Consignes de l'exercice:
1. D'après l'article sur le questionnaire de la CFDT-EFRP, quelle part des répondants est constituée de secrétaires administratifs ?
2. Citez à l'identique tout le passage du listing qui va de la ligne contenant "What is the" jusqu'à la fin du listing.

Texte du document:
=-=-=-=-=
« Je suis épuisée de dire qu’on va droit dans le mur !»

La CFDT-EFRP a lancé la première partie de son questionnaire. Ciblé sur les personnels dans les établissements, vous avez été 34 à répondre au questionnaire. Le temps est venu de restituer vos réponses!

Notre questionnaire sur le logiciel OPALE nous avait déjà fortement renseignés sur le mal être des collègues administratifs. C’est malheureusement sans surprise que ce nouveau questionnaire confirme ce que nous savions déjà. Un constat alarmant, tant le (re-)sentiment de faire face à toujours plus de difficultés est inversement proportionnel à la richesse des métiers administratifs. Car ne l’oublions pas, les administratifs sont souvent perçus comme la cinquième roue du carrosse, voire la variable d’ajustement, qui se traduit de facto par une sous dotation en postes dans les services. Pourtant, ce sont des métiers qui font vivre les établissements, les entretiennent et concourent pleinement à la réussite des élèves.

Un sentiment d’abandon généralisé

Les secrétaires administratifs sont une majorité à avoir répondu (47%), suivi par les adjoints administratifs (26%). Ce n’est pas un hasard, puisque la plupart des poste en EPLE est occupée par des catégories B et C. Néanmoins les catégories A ont été 27 % à donner leur avis (tout grade confondu), ce qui témoigne de la porosité du sentiment d’abandon au sein des trois catégories. Il ne faut pas oublier que les chefs de service (A et B) sont en première ligne, puisqu’ils ont en charge l’organisation de leur service.
=-=-=-=-=
Données fournies:
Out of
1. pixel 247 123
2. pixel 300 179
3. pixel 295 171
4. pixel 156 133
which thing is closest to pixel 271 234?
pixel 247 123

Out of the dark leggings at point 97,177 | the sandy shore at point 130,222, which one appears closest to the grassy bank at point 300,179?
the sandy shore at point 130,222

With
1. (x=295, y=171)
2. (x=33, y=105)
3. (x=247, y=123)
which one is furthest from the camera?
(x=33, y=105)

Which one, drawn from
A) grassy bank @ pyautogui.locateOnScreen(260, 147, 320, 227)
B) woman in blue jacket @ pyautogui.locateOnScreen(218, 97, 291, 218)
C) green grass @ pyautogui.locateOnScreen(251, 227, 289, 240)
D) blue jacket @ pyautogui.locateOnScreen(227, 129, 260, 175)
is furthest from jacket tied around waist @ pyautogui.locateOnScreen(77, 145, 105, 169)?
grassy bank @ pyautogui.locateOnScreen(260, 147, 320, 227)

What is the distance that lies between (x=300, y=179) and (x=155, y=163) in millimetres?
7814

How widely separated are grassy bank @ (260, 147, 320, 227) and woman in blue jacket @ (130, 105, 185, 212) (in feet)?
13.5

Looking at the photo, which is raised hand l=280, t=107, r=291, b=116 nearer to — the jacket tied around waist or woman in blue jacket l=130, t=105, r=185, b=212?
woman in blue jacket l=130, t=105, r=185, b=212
=-=-=-=-=
Solutions par tâche:
1. 47 %

2.
What is the distance that lies between (x=300, y=179) and (x=155, y=163) in millimetres?
7814

How widely separated are grassy bank @ (260, 147, 320, 227) and woman in blue jacket @ (130, 105, 185, 212) (in feet)?
13.5

Looking at the photo, which is raised hand l=280, t=107, r=291, b=116 nearer to — the jacket tied around waist or woman in blue jacket l=130, t=105, r=185, b=212?
woman in blue jacket l=130, t=105, r=185, b=212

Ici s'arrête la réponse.